= Stated exercise =
Please copy out all of the following material word for word, keeping every line in its original order.

= Data for the task =
***

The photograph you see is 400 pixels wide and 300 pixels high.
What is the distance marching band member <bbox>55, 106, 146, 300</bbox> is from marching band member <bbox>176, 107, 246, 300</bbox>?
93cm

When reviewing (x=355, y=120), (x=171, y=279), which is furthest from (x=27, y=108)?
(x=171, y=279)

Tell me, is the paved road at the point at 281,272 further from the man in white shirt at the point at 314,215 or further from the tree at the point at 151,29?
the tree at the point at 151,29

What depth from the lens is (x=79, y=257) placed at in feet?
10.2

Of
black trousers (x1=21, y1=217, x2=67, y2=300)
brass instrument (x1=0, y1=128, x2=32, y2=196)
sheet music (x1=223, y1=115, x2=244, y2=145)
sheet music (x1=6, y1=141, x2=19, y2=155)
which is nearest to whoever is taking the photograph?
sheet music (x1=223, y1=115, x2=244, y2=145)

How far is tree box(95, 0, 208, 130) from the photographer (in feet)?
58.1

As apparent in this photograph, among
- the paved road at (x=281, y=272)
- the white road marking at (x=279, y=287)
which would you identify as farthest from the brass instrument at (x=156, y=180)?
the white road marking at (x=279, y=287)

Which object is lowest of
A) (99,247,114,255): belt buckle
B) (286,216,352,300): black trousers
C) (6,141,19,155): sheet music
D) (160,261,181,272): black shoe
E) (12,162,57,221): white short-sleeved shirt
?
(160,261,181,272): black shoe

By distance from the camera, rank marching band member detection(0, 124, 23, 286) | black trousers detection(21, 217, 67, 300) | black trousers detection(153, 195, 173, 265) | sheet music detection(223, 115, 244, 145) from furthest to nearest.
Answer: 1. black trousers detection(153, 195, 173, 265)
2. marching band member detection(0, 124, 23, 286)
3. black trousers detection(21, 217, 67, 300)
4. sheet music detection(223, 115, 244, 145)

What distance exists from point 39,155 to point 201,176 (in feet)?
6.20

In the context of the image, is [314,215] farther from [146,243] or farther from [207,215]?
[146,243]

***

= Solution for this problem =
The photograph you see is 400 pixels wide and 300 pixels high.
What is the distance marching band member <bbox>55, 106, 146, 300</bbox> is from marching band member <bbox>176, 107, 246, 300</bbox>?
93cm

When reviewing (x=355, y=120), (x=171, y=279), which is furthest from (x=27, y=108)?
(x=171, y=279)

Tell me, is the paved road at the point at 281,272 further from the man in white shirt at the point at 314,215 or further from the tree at the point at 151,29?
the tree at the point at 151,29

What depth from the lens is (x=79, y=257) placed at in feet?
10.2

Of
black trousers (x1=21, y1=217, x2=67, y2=300)
brass instrument (x1=0, y1=128, x2=32, y2=196)
sheet music (x1=223, y1=115, x2=244, y2=145)
sheet music (x1=6, y1=141, x2=19, y2=155)
which is nearest to whoever is taking the photograph?
sheet music (x1=223, y1=115, x2=244, y2=145)

How far is tree box(95, 0, 208, 130) from the photographer (in feet)?
58.1

As apparent in this photograph, among
- the paved road at (x=281, y=272)
- the white road marking at (x=279, y=287)
which would you identify as farthest from the brass instrument at (x=156, y=180)?
the white road marking at (x=279, y=287)

Which object is lowest of
A) (99,247,114,255): belt buckle
B) (286,216,352,300): black trousers
C) (6,141,19,155): sheet music
D) (160,261,181,272): black shoe
E) (12,162,57,221): white short-sleeved shirt
?
(160,261,181,272): black shoe

By distance from the camera, rank marching band member detection(0, 124, 23, 286) | black trousers detection(21, 217, 67, 300) | black trousers detection(153, 195, 173, 265) | sheet music detection(223, 115, 244, 145) from furthest to nearest.
Answer: 1. black trousers detection(153, 195, 173, 265)
2. marching band member detection(0, 124, 23, 286)
3. black trousers detection(21, 217, 67, 300)
4. sheet music detection(223, 115, 244, 145)

What distance exists from point 39,155 to point 201,176 (in feet)?
6.20

In the context of the image, is [314,215] farther from [146,243] or farther from [207,215]?
[146,243]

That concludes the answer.